▶ **WHAT THE TASK ASKS**: Find "Comparing [417,264] and" in the records that follow; print that line and each subsequent line through the last one, verbatim and with nothing added.

[BEGIN RECORDS SHOWN]

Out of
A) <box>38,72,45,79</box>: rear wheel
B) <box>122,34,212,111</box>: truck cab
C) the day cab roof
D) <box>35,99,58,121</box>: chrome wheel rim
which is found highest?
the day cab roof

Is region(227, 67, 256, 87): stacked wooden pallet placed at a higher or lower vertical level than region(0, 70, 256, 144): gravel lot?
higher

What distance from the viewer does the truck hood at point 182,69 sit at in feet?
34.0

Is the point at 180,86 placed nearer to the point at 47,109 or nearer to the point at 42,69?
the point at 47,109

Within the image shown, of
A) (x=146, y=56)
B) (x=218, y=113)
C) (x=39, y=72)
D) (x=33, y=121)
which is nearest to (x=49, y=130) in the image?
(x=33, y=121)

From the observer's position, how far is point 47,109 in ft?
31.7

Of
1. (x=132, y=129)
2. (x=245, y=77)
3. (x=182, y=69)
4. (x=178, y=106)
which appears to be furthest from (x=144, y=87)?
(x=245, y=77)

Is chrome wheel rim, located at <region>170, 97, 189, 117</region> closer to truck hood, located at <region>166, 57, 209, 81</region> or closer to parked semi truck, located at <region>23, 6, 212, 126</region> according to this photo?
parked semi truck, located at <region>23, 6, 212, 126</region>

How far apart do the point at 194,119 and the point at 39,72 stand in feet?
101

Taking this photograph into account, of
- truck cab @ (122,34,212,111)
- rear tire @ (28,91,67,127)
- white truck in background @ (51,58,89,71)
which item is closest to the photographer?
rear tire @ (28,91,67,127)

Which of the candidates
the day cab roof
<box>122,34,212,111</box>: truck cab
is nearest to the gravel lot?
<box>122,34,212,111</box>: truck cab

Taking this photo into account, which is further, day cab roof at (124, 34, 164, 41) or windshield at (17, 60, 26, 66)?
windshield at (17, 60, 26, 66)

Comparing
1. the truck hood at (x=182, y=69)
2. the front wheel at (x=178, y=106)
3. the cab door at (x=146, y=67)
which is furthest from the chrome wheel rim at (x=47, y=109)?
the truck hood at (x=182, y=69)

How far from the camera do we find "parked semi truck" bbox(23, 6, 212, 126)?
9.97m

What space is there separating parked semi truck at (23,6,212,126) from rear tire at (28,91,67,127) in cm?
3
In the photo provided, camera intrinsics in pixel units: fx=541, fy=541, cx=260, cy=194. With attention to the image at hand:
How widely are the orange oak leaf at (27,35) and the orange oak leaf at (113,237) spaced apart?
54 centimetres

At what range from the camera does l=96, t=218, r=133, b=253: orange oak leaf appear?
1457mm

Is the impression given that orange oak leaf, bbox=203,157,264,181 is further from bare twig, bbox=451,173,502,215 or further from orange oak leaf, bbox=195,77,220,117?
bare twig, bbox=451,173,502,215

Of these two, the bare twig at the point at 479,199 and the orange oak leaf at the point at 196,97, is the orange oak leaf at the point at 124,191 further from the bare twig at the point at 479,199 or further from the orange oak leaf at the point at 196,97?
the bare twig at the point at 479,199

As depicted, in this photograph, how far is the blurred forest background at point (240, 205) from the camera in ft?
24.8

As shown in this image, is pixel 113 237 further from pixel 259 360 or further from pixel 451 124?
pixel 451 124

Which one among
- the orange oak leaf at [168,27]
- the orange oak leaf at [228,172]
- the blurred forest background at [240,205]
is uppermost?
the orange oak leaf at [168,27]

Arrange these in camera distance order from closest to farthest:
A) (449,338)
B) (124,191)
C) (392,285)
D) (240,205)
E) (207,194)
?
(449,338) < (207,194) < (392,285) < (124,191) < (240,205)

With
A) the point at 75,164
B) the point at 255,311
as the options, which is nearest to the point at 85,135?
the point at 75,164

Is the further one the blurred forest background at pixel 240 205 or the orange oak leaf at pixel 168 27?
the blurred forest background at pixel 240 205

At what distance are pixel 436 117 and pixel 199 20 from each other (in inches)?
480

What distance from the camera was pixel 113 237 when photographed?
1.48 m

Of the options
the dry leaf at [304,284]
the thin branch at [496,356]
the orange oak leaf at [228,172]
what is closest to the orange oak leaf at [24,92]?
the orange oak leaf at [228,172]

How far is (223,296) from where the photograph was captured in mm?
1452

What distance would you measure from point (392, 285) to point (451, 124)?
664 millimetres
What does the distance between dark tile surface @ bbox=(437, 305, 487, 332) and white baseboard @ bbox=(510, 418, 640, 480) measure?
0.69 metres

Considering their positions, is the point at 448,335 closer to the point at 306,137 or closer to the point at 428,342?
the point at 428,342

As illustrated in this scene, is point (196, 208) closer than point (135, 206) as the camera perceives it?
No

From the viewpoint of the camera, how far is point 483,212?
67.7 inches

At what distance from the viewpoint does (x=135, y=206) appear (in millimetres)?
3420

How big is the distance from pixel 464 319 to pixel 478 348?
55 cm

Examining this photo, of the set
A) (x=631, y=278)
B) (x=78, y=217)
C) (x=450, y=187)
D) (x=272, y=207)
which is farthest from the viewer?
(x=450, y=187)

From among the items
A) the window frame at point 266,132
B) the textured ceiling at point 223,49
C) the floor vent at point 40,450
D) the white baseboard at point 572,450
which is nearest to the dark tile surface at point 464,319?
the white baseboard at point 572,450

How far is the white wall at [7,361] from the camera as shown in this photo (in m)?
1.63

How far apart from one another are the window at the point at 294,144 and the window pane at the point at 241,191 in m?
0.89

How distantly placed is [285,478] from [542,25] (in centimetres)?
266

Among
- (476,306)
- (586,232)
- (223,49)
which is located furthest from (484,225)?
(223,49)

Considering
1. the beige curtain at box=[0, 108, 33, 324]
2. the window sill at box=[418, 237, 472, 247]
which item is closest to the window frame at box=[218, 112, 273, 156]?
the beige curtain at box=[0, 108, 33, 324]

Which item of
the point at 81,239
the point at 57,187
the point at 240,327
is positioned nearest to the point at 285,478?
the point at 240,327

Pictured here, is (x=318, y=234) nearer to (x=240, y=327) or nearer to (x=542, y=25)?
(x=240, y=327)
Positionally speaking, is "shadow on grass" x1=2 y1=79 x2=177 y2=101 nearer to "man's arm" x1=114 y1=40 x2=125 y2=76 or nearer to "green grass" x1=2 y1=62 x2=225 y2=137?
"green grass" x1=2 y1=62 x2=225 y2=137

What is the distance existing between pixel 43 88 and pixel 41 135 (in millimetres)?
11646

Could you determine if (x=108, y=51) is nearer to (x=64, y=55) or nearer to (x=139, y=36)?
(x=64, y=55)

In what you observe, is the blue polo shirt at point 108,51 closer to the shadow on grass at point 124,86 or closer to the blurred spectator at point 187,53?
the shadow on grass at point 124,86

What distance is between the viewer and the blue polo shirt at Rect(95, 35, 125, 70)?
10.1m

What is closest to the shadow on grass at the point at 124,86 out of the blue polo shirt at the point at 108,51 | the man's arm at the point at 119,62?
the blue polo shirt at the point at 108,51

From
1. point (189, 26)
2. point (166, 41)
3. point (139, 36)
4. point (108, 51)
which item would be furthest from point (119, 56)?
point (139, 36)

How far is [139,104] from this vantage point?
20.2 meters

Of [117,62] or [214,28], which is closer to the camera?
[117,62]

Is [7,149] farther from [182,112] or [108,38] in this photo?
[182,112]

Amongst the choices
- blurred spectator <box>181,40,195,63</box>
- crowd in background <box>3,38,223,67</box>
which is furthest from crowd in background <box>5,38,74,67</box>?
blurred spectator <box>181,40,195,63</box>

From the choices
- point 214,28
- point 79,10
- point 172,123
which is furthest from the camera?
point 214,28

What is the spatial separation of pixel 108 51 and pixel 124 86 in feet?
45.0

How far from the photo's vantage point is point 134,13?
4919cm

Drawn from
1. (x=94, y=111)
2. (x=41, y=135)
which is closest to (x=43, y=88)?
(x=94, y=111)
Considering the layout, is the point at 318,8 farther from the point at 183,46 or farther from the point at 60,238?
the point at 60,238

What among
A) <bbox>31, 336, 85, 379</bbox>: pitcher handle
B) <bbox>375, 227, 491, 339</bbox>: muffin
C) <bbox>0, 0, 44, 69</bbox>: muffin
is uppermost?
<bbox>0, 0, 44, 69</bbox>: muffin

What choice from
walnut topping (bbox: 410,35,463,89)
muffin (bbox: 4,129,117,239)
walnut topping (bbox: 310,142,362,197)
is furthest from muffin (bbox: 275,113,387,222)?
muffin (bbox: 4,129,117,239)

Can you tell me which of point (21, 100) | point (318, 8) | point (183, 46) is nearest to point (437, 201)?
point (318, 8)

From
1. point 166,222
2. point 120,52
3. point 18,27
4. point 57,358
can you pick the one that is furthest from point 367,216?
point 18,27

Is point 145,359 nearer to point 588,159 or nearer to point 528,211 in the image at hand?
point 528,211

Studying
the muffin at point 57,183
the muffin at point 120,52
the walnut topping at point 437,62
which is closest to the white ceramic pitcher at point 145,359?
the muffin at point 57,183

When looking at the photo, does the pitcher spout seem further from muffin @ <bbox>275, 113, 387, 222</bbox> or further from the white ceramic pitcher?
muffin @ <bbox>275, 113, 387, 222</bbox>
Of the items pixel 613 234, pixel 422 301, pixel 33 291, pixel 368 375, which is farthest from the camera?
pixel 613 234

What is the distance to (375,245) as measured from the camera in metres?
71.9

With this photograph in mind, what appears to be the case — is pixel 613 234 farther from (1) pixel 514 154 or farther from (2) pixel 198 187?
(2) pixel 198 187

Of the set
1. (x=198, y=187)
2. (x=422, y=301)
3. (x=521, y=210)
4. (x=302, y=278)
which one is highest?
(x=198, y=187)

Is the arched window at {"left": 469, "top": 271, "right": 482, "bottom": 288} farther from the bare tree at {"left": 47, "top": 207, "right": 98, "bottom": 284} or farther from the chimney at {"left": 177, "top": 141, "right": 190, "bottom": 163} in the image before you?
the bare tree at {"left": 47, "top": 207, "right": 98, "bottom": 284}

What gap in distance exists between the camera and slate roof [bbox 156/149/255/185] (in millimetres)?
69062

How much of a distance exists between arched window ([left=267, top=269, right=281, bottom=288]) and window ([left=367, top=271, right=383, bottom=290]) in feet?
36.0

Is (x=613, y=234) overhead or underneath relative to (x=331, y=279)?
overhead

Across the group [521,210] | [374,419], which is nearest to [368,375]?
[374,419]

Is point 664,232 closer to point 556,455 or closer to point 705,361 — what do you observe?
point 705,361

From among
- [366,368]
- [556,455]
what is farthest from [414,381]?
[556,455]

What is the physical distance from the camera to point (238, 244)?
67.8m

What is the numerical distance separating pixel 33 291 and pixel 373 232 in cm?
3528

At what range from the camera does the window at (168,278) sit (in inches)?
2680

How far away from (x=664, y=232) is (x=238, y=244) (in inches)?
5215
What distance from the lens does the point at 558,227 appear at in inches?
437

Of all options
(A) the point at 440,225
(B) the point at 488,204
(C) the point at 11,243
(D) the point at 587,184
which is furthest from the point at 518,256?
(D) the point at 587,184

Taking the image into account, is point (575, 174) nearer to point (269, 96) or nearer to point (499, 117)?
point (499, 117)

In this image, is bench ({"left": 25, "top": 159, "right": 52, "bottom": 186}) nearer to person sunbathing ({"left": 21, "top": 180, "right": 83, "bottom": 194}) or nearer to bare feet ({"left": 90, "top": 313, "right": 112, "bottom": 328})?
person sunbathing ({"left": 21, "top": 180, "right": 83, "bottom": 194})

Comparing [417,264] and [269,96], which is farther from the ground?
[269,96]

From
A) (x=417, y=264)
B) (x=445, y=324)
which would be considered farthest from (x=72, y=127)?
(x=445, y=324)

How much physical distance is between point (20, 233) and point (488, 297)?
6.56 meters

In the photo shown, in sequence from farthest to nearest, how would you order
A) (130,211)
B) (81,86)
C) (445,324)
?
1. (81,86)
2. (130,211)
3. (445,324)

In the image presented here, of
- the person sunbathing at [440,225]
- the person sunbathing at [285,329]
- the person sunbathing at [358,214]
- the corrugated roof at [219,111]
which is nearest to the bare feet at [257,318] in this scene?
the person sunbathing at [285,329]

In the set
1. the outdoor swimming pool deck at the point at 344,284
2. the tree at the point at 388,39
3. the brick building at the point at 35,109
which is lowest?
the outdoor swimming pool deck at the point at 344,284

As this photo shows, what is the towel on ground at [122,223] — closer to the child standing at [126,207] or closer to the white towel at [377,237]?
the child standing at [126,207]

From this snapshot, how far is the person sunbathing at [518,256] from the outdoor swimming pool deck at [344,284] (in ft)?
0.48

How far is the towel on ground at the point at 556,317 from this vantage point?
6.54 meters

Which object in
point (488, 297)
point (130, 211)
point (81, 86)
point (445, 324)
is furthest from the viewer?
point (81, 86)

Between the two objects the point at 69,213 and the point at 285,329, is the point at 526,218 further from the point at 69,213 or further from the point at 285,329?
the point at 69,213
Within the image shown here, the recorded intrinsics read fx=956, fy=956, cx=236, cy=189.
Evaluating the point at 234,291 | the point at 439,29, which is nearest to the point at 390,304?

[END RECORDS SHOWN]

▶ **RESULT FOR THIS EXERCISE**:
Comparing [417,264] and [269,96], which is farther from the ground?
[269,96]

From
A) (x=417, y=264)
B) (x=445, y=324)
which would be considered farthest from (x=72, y=127)?
(x=445, y=324)

How much physical distance is between point (20, 233) and point (488, 297)?
6.56 meters

In the photo shown, in sequence from farthest to nearest, how would you order
A) (130,211)
B) (81,86)
C) (445,324)
?
1. (81,86)
2. (130,211)
3. (445,324)

In the image presented here, of
- the person sunbathing at [440,225]
- the person sunbathing at [285,329]
- the person sunbathing at [358,214]
- the corrugated roof at [219,111]
which is nearest to the bare feet at [257,318] in this scene?
the person sunbathing at [285,329]

In the set
1. the outdoor swimming pool deck at the point at 344,284
2. the tree at the point at 388,39
3. the brick building at the point at 35,109
which is lowest?
the outdoor swimming pool deck at the point at 344,284

As this photo shows, what is the towel on ground at [122,223] — closer to the child standing at [126,207] or closer to the white towel at [377,237]?
the child standing at [126,207]

From this snapshot, how far is the person sunbathing at [518,256] from the outdoor swimming pool deck at [344,284] (in ft)?
0.48

How far is the towel on ground at the point at 556,317 from this vantage point?
6.54 meters

Which object in
point (488, 297)
point (130, 211)
point (81, 86)
point (445, 324)
is furthest from the viewer?
point (81, 86)

Between the two objects the point at 69,213 and the point at 285,329, is the point at 526,218 further from the point at 69,213 or further from the point at 285,329?
the point at 69,213
Within the image shown here, the recorded intrinsics read fx=956, fy=956, cx=236, cy=189.
Evaluating the point at 234,291 | the point at 439,29, which is nearest to the point at 390,304?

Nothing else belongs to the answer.